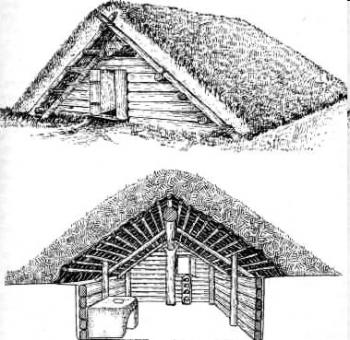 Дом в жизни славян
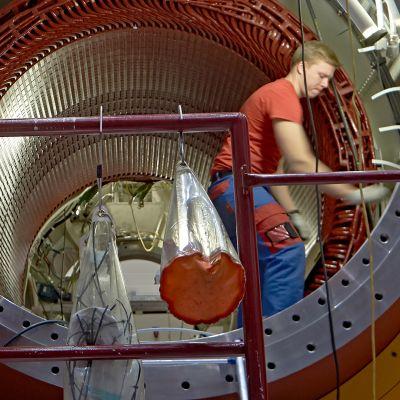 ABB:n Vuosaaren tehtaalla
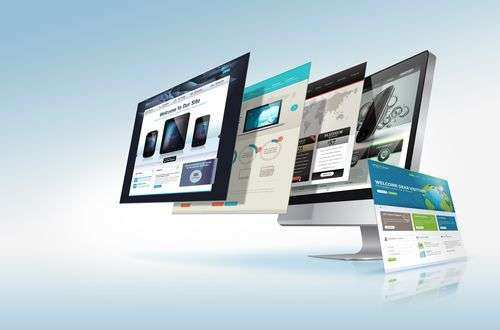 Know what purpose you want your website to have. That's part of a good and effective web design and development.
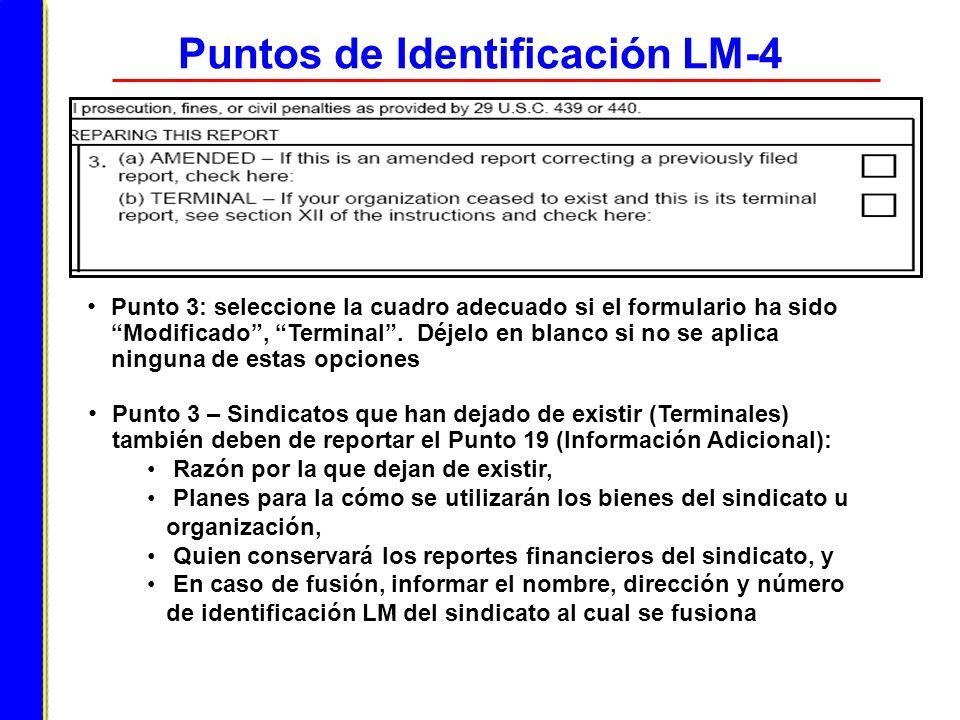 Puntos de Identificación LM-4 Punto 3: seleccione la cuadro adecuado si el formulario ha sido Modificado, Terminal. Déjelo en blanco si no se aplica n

****************************************

> Problem to work on:
Return an exact copy of the data above, apart from any pictures.

> Written solution:
 Дом в жизни славян
 ABB:n Vuosaaren tehtaalla
 Know what purpose you want your website to have. That's part of a good and effective web design and development.
 Puntos de Identificación LM-4 Punto 3: seleccione la cuadro adecuado si el formulario ha sido Modificado, Terminal. Déjelo en blanco si no se aplica n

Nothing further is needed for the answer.